In the twenty-first century, the currency of strategic advantage is data. For the United States Army, an organization of immense scale and complexity, the ability to harness data effectively is a prerequisite for maintaining overmatch against adversaries and ensuring the readiness of the force. 

The Army’s leadership has recognized this imperative, treating data as a strategic asset second only to its people. The Secretary of the Army set a clear goal in 2022 for the force to become “more data-centric.” This imperative has been consistently reinforced by Army leadership, which recognizes that effective data management is foundational to both business operations and war-fighting capabilities. 
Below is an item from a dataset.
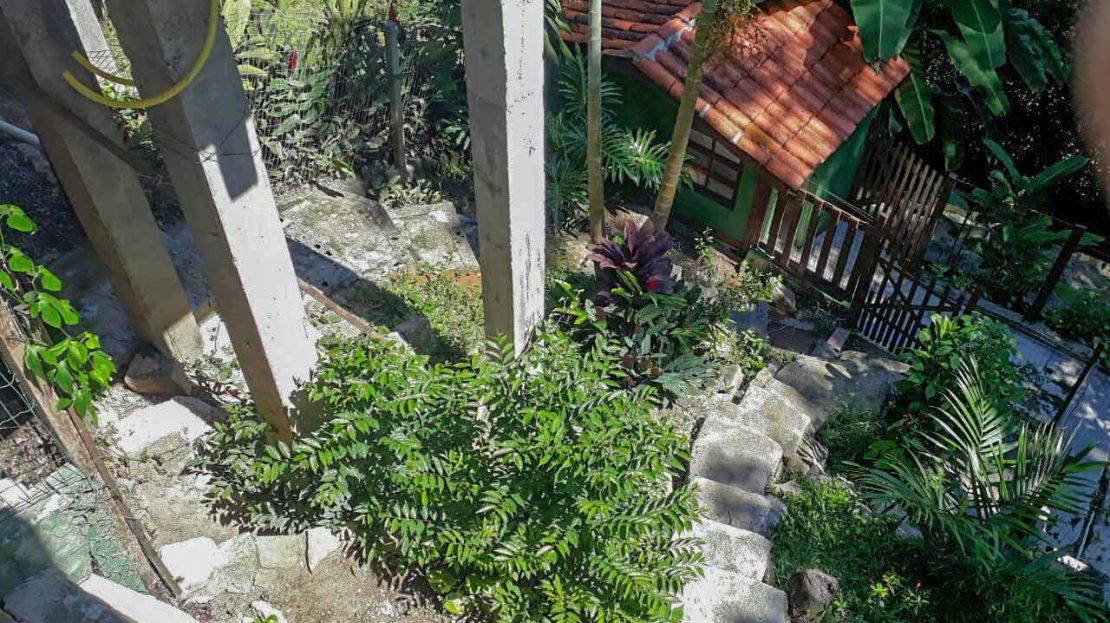 Casa_Ponta_das_Toninhas_venda_escada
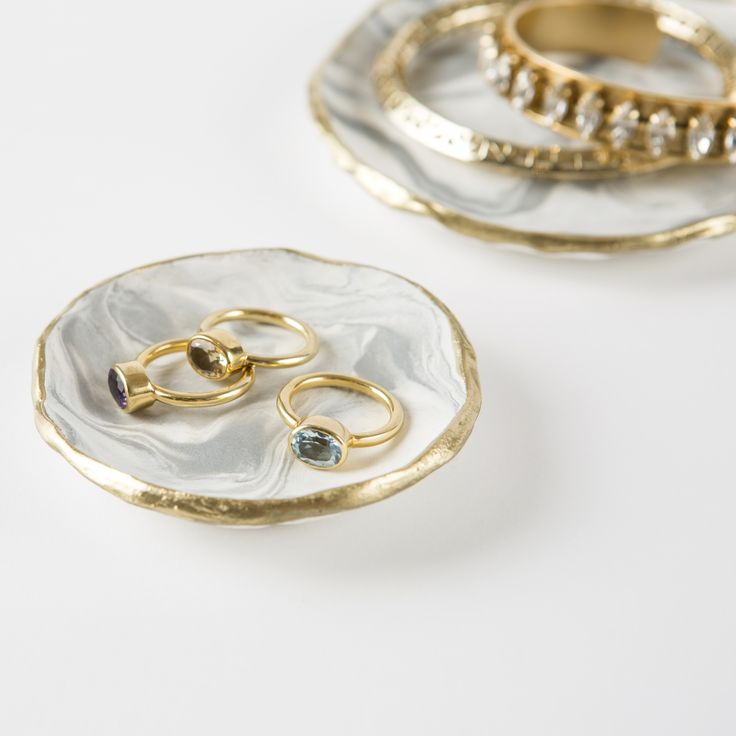 Marbled Jewelry tray kit | Brit + Co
However, the journey from being a data-rich, information-poor enterprise with a fragmented landscape of data “fiefdoms” to a truly data-centric organization is fraught with challenges. This was the reality the Army faced: a sprawling digital landscape characterized by inaccessible data silos, a lack of common standards, and a culture that had not yet fully embraced data as a strategic asset. 

To accomplish its data goals, the U.S. Army embarked on a transformative journey to establish enterprise-level data governance, a path that aligns with both federal mandates and global best practices.

Here we chronicle the Army’s recognition of a critical strategic vulnerability; the formulation of a bold vision for federated data authority; and the establishment of empowered Command Chief Data and Analytics Officers to provide the specialized, dedicated leadership required to turn that vision into a reality. This is the story of how the U.S. Army is building the data foundation required to achieve decision dominance on the battlefields of today and tomorrow.

The Catalyst for Change 

The problem facing the Army was not a lack of data, but an inability to access, understand, and utilize its data at the speed of relevance. For years, the Army treated its data as a byproduct of IT systems rather than a strategic asset, and ambiguity about data ownership prevented enterprise-wide access and utilization – challenges identified as typical obstacles in organizations before they establish formal data governance. 

This fragmented data environment created significant strategic challenges and prevented the Army from accelerating mission outcomes due to the following:

  • Decision latency. Commanders and decision-makers at all echelons were hampered by the inability to get a holistic, timely, and accurate picture of the battlespace or the enterprise. Data calls were manual, time-consuming, and often yielded inconsistent results, a classic symptom of poor data quality management.
  • Impeded modernization. The promise of AI and machine learning could not be realized without vast quantities of clean, labeled, and accessible data. The Army’s data posture was a fundamental barrier to developing and deploying these next-generation capabilities.
  • Lack of readiness and talent management. Critical enterprise functions, from predictive maintenance on vehicle fleets to managing the careers of more than 1 million soldiers and civilians, were hamstrung. It was impossible to answer fundamental questions about force readiness or talent distribution with speed and confidence.
  • Poor interoperability. In an era of coalition warfare and Combined Joint All-Domain Command and Control, the inability to seamlessly share data internally created an 
    even greater challenge for interoperability with joint and coalition partners.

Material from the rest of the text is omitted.